# WHAT TO DO:
The line containing "Arlington drug-court program" and every line after it, through the end of the records below, are to be reproduced exactly, with the pictures left out.
----------
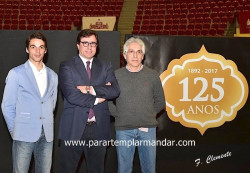 Inscrições para a Academia de Toureio do Campo Pequeno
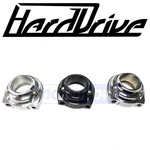 Harddrive 53384 Billet Throttle Clamp For Control Cables Guides Un. Fixed Price $80.06.
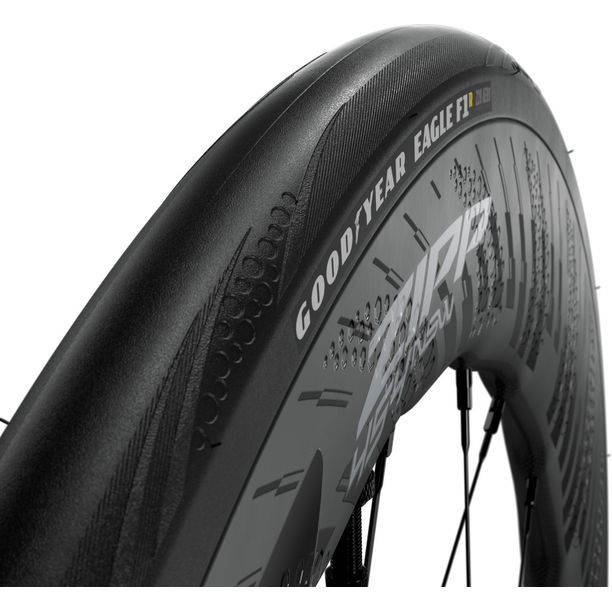 Anvelopa Pliabila Tubeless Zipp Goodyear Eagle F1 700x29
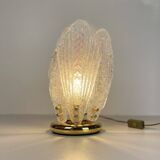 Murano Table Lamp, 1980s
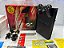 Console Playstation 2 Fat Gran Turismo 3 Racing Pack Americano SCPH-35001GT - PS2 FAT CIB - Imagem 5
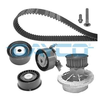 Dayco Timing Belt & Water Pump Kit KTBWP2520 thumbnail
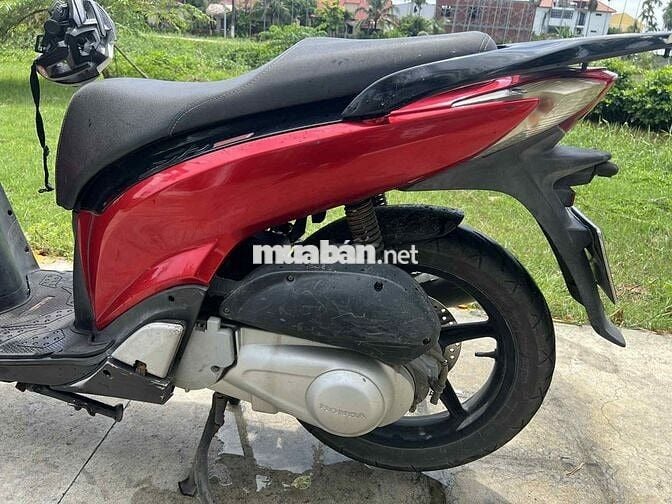 Cần bán xe sh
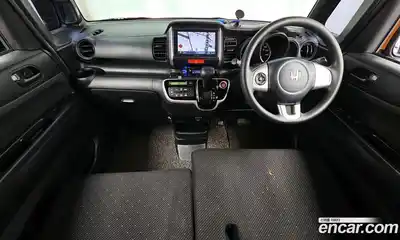 Honda N-BOX 2015 0.7 гидро в Москве № 170520, миниатюра 7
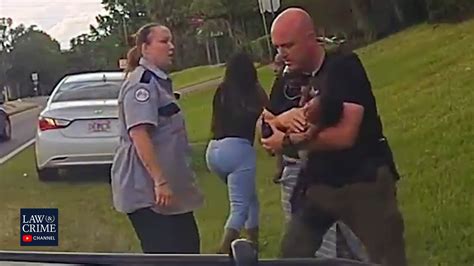 Caught On Bodycam Police Officers Saving Babies Lives Youtube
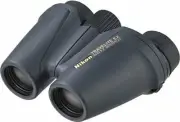 Nikon TRAVELITE EX Binoculars 8x25 Porro-prism Type 8 times 25 caliber TEX8X25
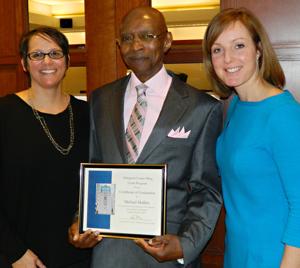 Arlington drug-court program has changed attitudes, inside and out of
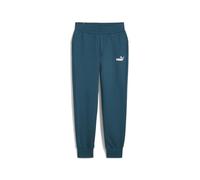 PUMA ESS Women's Knitted Trousers FL Cl (S), Cold Green, XS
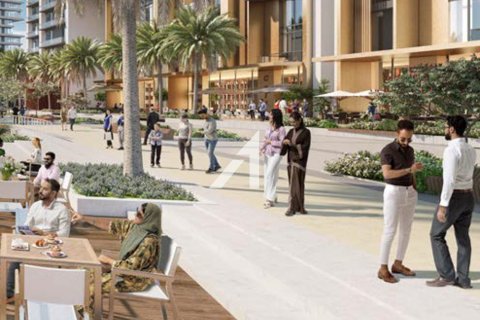 Appartement à vendre à  Dubai Harbour, Dubai, EAU 2 chambres, 132 m2 № 692794 - photo 10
----------
# OUTPUT:
 Arlington drug-court program has changed attitudes, inside and out of
 PUMA ESS Women's Knitted Trousers FL Cl (S), Cold Green, XS
 Appartement à vendre à  Dubai Harbour, Dubai, EAU 2 chambres, 132 m2 № 692794 - photo 10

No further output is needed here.